§ WHAT TO PRODUCE
Retype the material from the line with "The photograph indicates" to the line with "23141 millimetres", including both of those lines, without changing anything.

§ MATERIAL PROVIDED

start

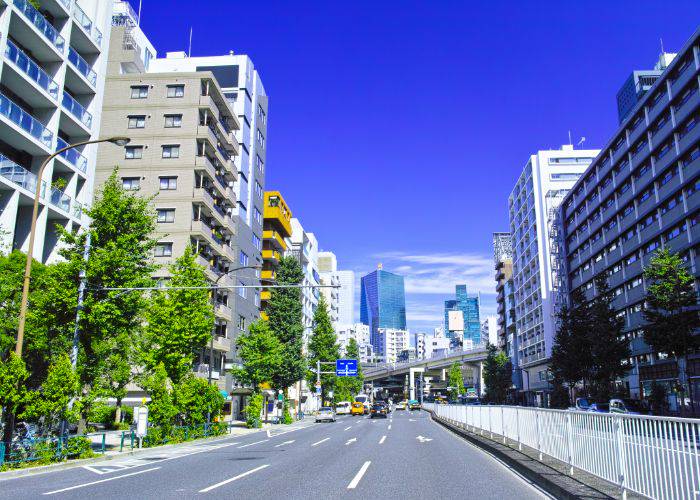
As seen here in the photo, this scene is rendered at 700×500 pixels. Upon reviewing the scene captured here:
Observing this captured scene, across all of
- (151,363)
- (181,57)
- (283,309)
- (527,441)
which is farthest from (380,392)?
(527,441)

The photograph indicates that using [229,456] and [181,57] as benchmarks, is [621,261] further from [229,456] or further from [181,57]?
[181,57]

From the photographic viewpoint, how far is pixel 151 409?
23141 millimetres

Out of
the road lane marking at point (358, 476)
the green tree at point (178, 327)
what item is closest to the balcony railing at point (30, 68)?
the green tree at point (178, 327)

end
start

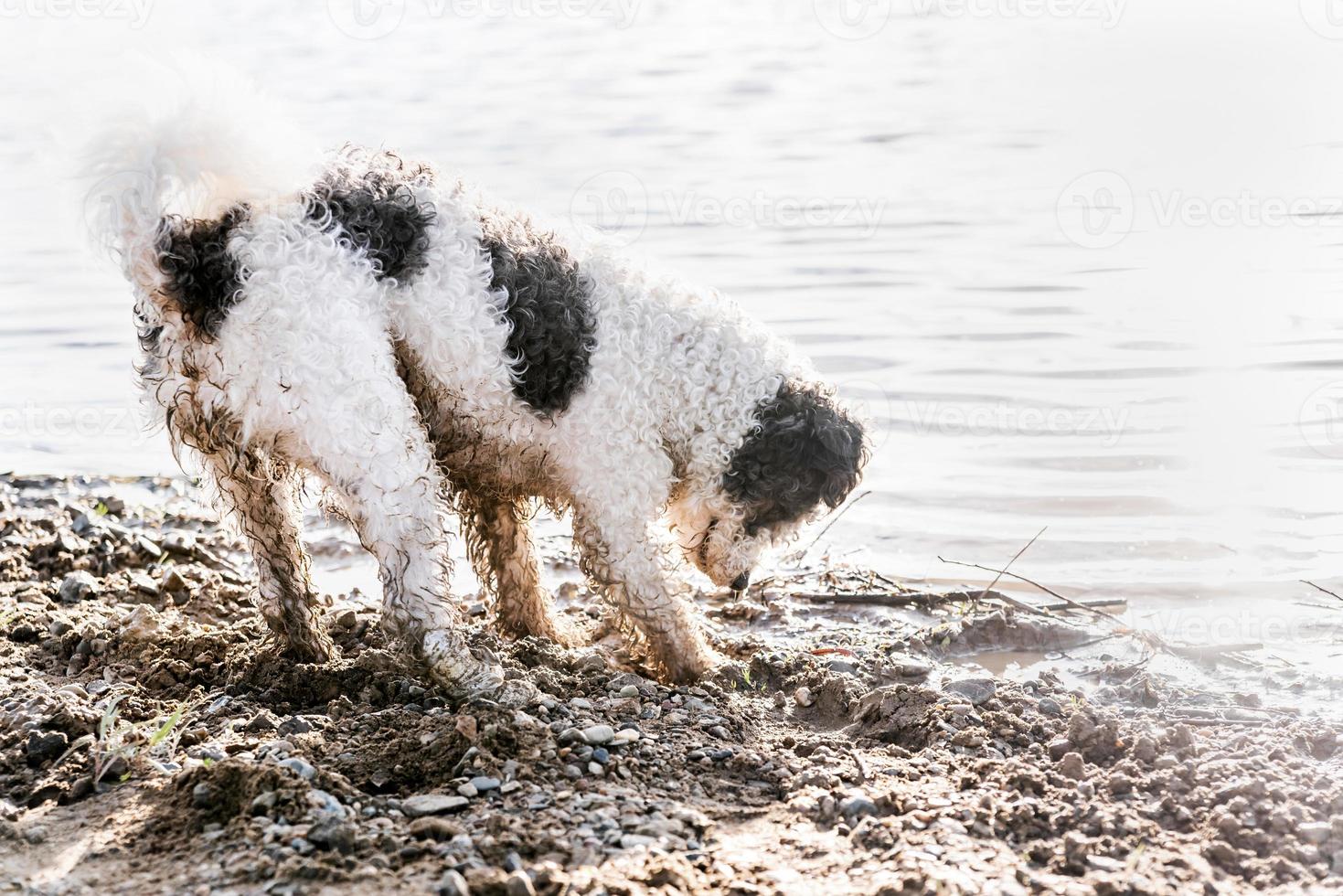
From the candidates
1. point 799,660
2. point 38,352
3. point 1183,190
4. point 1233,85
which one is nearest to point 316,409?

end

§ RESULT
The photograph indicates that using [229,456] and [181,57] as benchmarks, is [621,261] further from [229,456] or further from [181,57]?
[181,57]

From the photographic viewpoint, how far is pixel 151 409?
23141 millimetres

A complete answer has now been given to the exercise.